Border Patrol Needs Automated Sensors to Cover Watery Blindspots
Homeland Security is looking for a technical solution to give border agents situational awareness about illegal watercraft and the potential risks of interdiction.
Customs and Border Protection has been using technology to beef up its ability to detect people and objects moving illegally across the border. But the network of sensors still has a major blind spot: waterways.
CBP, through a partnership with Homeland Security Department’s Science and Technology Directorate, is looking for innovative technologies—or combinations of technologies—to provide situational awareness at all bodies of water adjacent to the border, including smaller waterways like streams, rivers and lakes.
Border Patrol “agents are often tasked with performing their border security mission with limited to no surveillance capabilities and limited situational awareness in and around such areas,” according to a request for information posted Tuesday to beta.SAM.gov. “Operational environments often have elevation differences like ridges along banks or deviated shorelines and provide naturally occurring concealment opportunities such as coves and isles and overgrown vegetation.
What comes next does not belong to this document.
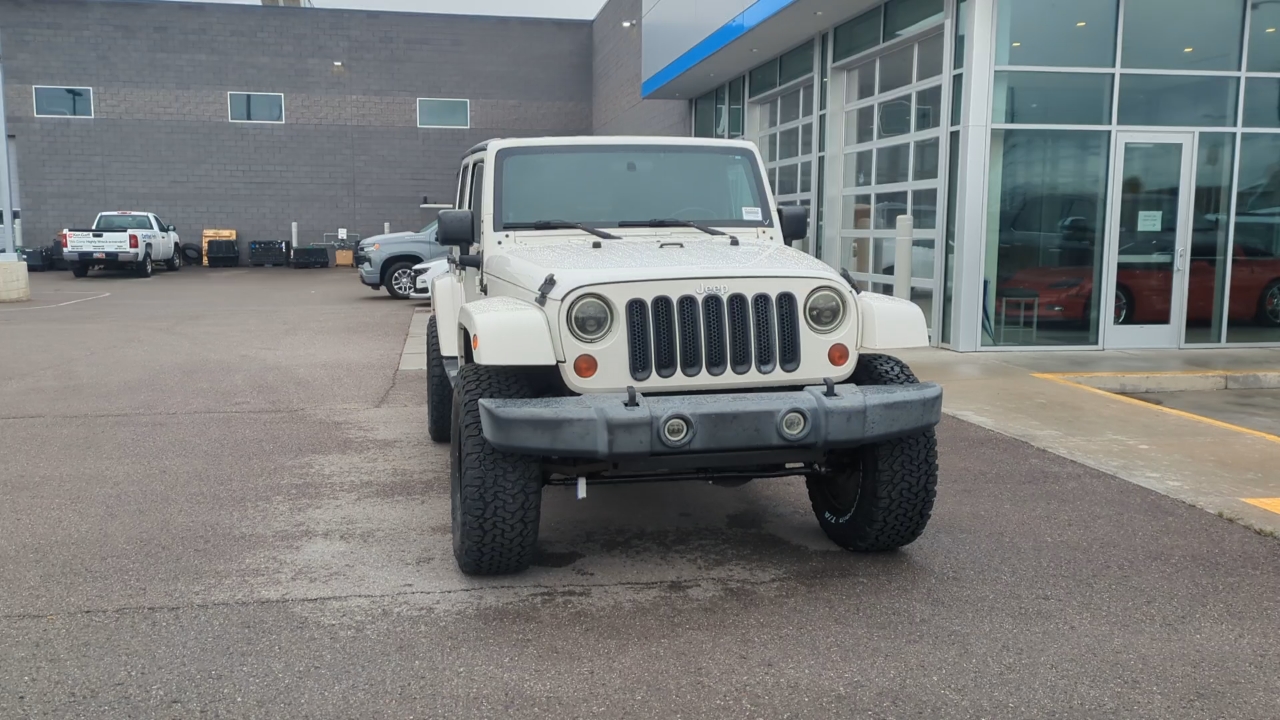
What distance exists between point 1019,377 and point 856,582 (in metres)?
6.04

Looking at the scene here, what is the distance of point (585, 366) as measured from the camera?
429 cm

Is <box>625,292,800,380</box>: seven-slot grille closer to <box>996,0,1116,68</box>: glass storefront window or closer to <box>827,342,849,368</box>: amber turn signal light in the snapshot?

These conditions limit the effectiveness of existing short-, mid-, and long-range surveillance technologies.”
The perfect solution would give border agents real-time information about watercraft—or items of interest—“transiting remote, difficult-to-monitor waterways,” including any people that might be aboard and coming ashore between legal border crossings.
The tools should be fully automated and provide “detection, identification, classification, tracking and alerting” capabilities to help border agents make decisions about when to intercede and the likely level of risk associated. The tech should also be small enough for an agent to carry on their person and easy enough for anyone to use.
The RFI offers a list of required features to give vendors an idea of what the government is asking for, including:
- Small, agent portable.
- Agent deployable/re-deployable.
- Remote unattended sensors for real time.
- Year-round detection.
- Alerting of suspicious activities day and night and in varying weather conditions.
- Incorporate low-power techniques that maximize battery replacement times.
- Include integrated communications to provide reliable methods of backhauling data from remote locations.
- Provide high probabilities of detection and alerting, low false/nuisance alarm rates.
The proposed capabilities must also meet a majority of 10 key success criteria, including: affordability, deployability, autonomy, connectivity, system performance, environmental, simplicity, security, scalability and have an open architecture that enables data sharing. The RFI gives some details on each of the criteria.
Homeland Security is specifically looking for technologies that are beyond the initial development stage and “have already undergone some development and prototyping to ensure that the technologies meet the key success criteria.”
White papers in response to the RFI are due by 3 p.m. Feb. 25.